— Start Records shown —

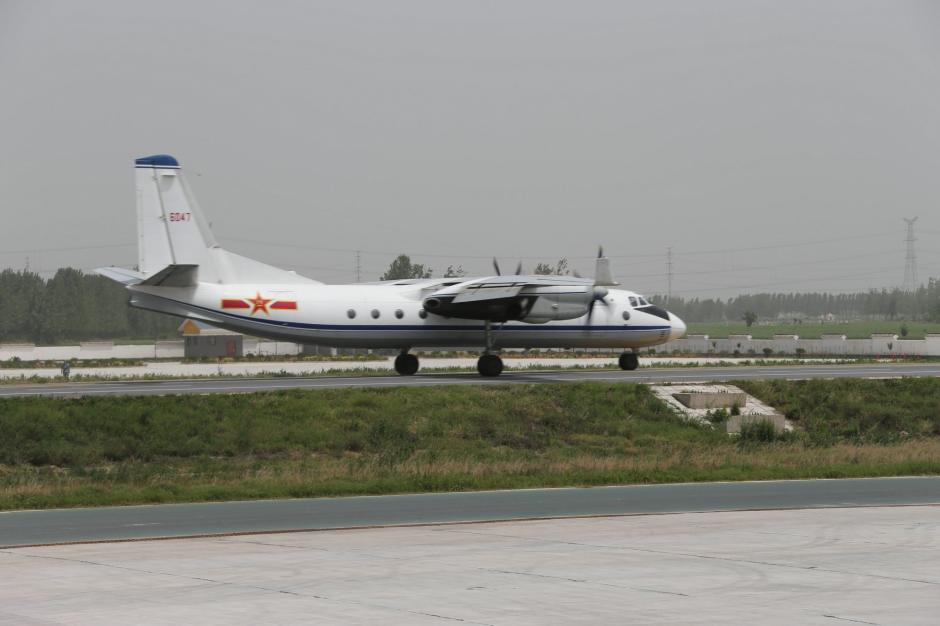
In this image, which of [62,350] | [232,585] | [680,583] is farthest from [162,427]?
[62,350]

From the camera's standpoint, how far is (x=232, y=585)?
13.4 metres

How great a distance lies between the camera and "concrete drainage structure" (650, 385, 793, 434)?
36031 millimetres

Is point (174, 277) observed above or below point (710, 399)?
above

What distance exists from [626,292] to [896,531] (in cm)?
3357

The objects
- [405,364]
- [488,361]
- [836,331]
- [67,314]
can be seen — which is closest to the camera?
[488,361]

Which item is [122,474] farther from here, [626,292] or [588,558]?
[626,292]

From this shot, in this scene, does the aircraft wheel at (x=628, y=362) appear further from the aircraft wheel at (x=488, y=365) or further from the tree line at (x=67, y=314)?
the tree line at (x=67, y=314)

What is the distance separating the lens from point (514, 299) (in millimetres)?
45438

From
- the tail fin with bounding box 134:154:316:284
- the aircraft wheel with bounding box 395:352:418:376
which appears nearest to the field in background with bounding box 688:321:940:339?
the aircraft wheel with bounding box 395:352:418:376

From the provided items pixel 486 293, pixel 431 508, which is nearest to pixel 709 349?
pixel 486 293

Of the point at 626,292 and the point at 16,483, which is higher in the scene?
the point at 626,292

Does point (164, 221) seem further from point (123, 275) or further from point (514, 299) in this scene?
point (514, 299)

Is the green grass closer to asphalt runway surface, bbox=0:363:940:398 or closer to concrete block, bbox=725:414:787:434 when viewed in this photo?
concrete block, bbox=725:414:787:434

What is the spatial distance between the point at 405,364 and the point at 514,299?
622cm
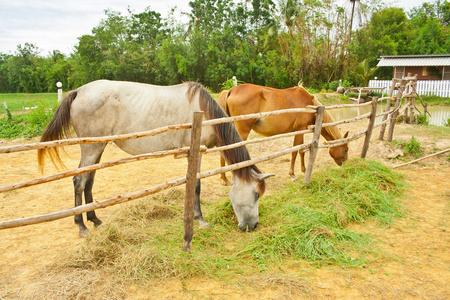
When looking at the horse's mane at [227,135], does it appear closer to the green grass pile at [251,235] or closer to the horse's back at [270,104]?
the green grass pile at [251,235]

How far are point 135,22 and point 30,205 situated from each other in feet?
108

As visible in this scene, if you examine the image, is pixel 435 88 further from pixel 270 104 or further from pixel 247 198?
pixel 247 198

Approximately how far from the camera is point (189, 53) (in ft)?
86.6

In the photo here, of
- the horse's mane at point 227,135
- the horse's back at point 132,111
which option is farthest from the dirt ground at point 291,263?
the horse's back at point 132,111

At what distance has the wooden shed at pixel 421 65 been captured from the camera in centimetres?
2005

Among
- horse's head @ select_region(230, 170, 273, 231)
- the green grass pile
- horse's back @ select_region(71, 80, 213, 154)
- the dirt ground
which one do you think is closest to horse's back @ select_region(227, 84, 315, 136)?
the dirt ground

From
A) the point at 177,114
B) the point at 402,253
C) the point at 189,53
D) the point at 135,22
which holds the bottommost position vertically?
the point at 402,253

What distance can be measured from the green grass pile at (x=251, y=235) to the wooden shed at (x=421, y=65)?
772 inches

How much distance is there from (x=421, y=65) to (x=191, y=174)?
73.9 feet

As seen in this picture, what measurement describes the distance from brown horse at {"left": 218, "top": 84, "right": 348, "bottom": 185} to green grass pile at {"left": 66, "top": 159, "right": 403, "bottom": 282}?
121cm

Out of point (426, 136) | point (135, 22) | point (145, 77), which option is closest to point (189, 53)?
point (145, 77)

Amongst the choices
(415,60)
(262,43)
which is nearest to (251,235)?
(415,60)

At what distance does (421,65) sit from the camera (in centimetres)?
1988

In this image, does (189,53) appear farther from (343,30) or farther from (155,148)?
(155,148)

— End Records shown —

- **Work to complete**
Echo every line of the records above word for word, omitting the pictures from your reply.

- **Response for this exercise**
In this image, which of [62,350] | [232,585] | [680,583] is farthest from [162,427]?
[62,350]

From the camera's standpoint, how far is (x=232, y=585)?
13.4 metres

How great a distance lies between the camera and "concrete drainage structure" (650, 385, 793, 434)?
36031 millimetres

Is point (174, 277) observed above or below point (710, 399)?
above

What distance exists from [626,292] to [896,531] (in cm)?
3357

The objects
- [405,364]
- [488,361]
- [836,331]
- [67,314]
can be seen — which is closest to the camera?
[488,361]

Which item is [122,474] farther from here, [626,292] or [588,558]?
[626,292]

From this shot, in this scene, does the aircraft wheel at (x=628, y=362) appear further from the aircraft wheel at (x=488, y=365) or further from the tree line at (x=67, y=314)?
the tree line at (x=67, y=314)

What is the distance separating the lens from point (514, 299) (in millimetres)?
45438

From
- the tail fin with bounding box 134:154:316:284
- the aircraft wheel with bounding box 395:352:418:376
which appears nearest to the field in background with bounding box 688:321:940:339?
the aircraft wheel with bounding box 395:352:418:376

From the provided items pixel 486 293, pixel 431 508, which is nearest to pixel 709 349?
pixel 486 293

Of the point at 626,292 and the point at 16,483, which is higher in the scene?
the point at 626,292

Does point (164, 221) seem further from point (123, 275) or further from point (514, 299) in this scene?
point (514, 299)

Is the green grass closer to asphalt runway surface, bbox=0:363:940:398 or closer to concrete block, bbox=725:414:787:434 when viewed in this photo?
concrete block, bbox=725:414:787:434

What is the spatial distance between the point at 405,364 and the point at 514,299?
622cm
When looking at the horse's mane at [227,135], does it appear closer to the green grass pile at [251,235] or closer to the horse's back at [270,104]?
the green grass pile at [251,235]

How far are point 135,22 and point 30,205 situated from each other in feet?
108

As visible in this scene, if you examine the image, is pixel 435 88 further from pixel 270 104 or further from pixel 247 198?
pixel 247 198

Approximately how far from the camera is point (189, 53) (in ft)?
86.6

In the photo here, of
- the horse's mane at point 227,135
- the horse's back at point 132,111
which option is farthest from the dirt ground at point 291,263?
the horse's back at point 132,111

At what distance has the wooden shed at pixel 421 65 been captured from the camera in centimetres?
2005

Among
- horse's head @ select_region(230, 170, 273, 231)
- the green grass pile
- horse's back @ select_region(71, 80, 213, 154)
- the dirt ground
which one do you think is closest to horse's back @ select_region(227, 84, 315, 136)?
the dirt ground

From
A) the point at 177,114
B) the point at 402,253
C) the point at 189,53
D) the point at 135,22
which holds the bottommost position vertically?
the point at 402,253

What distance can be measured from the green grass pile at (x=251, y=235) to the wooden shed at (x=421, y=65)?
772 inches

How much distance is there from (x=421, y=65) to (x=191, y=174)?
73.9 feet

As seen in this picture, what measurement describes the distance from brown horse at {"left": 218, "top": 84, "right": 348, "bottom": 185} to green grass pile at {"left": 66, "top": 159, "right": 403, "bottom": 282}?
121cm

Out of point (426, 136) | point (135, 22) | point (145, 77), which option is closest to point (189, 53)?
point (145, 77)

Amongst the choices
(415,60)
(262,43)
which is nearest to (251,235)?
(415,60)

At what distance does (421,65) sit from the camera (in centimetres)?
1988

In this image, does (189,53) appear farther from (343,30) or farther from (155,148)?
(155,148)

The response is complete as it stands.